TASK ITEM -> Return every line of the listing that includes the string "classification".

EXTRACTED RECORDS START

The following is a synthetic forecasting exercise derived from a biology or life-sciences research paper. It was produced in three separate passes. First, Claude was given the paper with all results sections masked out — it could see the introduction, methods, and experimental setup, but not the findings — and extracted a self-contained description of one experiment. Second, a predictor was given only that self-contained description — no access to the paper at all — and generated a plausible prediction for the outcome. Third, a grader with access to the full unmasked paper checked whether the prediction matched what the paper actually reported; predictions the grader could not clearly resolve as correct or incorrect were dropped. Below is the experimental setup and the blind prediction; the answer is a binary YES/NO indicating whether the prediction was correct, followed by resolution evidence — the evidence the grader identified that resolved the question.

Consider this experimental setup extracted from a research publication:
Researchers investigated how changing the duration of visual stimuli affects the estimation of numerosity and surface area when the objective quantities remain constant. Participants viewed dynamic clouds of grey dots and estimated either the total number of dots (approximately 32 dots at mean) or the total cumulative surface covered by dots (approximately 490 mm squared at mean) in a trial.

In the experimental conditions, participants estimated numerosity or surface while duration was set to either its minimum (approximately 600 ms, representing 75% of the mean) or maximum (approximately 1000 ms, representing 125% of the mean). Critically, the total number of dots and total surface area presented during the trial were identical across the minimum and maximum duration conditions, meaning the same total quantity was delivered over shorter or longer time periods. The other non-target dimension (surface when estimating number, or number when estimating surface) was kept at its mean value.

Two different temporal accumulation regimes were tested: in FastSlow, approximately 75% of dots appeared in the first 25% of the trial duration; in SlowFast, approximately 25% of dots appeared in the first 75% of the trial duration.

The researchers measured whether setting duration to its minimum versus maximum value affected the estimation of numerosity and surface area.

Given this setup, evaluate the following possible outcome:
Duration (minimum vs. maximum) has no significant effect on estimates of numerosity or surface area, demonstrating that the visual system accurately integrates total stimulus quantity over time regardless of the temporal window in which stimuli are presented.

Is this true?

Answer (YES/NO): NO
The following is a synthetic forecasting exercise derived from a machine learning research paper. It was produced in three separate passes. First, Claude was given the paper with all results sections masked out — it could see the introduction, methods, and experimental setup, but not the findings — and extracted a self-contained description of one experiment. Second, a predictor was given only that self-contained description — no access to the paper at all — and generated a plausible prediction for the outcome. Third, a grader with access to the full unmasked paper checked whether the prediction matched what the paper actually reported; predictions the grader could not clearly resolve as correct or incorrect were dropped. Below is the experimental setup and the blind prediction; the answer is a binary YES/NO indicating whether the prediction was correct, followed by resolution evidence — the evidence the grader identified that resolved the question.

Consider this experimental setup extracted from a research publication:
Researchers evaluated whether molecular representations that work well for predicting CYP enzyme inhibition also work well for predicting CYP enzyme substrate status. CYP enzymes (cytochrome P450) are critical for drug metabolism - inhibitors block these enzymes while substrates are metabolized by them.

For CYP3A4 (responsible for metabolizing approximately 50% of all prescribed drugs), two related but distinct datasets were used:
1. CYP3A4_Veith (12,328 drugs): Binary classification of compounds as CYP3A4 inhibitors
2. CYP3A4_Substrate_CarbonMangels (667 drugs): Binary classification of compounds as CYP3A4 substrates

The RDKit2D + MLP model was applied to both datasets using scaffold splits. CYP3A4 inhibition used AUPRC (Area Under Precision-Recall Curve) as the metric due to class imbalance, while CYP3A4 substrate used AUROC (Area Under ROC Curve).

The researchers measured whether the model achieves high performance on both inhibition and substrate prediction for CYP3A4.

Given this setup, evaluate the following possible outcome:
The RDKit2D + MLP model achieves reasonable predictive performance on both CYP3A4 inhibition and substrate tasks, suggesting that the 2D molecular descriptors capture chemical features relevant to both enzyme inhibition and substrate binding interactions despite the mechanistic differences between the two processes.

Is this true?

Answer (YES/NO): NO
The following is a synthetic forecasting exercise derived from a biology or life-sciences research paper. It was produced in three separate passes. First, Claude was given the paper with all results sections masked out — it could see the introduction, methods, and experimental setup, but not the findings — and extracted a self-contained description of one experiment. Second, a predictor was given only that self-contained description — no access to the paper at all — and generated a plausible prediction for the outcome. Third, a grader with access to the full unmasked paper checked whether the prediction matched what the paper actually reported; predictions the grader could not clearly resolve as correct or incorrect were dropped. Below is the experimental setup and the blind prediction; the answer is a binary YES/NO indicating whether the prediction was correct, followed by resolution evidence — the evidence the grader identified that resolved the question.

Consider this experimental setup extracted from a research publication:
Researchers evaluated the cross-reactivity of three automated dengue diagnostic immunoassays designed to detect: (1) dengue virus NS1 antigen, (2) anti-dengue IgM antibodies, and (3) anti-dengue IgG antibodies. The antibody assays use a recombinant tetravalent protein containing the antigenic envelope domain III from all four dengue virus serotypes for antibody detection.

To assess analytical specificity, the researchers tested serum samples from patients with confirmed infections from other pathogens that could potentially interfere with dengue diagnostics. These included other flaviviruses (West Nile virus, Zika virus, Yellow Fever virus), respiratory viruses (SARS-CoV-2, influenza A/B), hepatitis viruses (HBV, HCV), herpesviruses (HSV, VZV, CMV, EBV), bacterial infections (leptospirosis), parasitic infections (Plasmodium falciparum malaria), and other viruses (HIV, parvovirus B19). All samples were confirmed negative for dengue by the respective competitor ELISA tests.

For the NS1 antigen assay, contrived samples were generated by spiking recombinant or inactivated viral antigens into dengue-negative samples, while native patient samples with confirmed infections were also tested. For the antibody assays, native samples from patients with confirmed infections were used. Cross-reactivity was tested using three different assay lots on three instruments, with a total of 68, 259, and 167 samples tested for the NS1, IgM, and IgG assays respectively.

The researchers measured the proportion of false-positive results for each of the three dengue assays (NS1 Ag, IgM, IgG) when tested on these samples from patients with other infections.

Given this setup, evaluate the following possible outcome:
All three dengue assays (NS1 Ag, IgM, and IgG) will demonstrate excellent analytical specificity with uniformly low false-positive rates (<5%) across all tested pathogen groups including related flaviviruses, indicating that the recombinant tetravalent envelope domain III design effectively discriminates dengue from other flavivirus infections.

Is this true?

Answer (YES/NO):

EXTRACTED RECORDS END

SOLUTION FOR THIS PROBLEM ->
1. CYP3A4_Veith (12,328 drugs): Binary classification of compounds as CYP3A4 inhibitors
2. CYP3A4_Substrate_CarbonMangels (667 drugs): Binary classification of compounds as CYP3A4 substrates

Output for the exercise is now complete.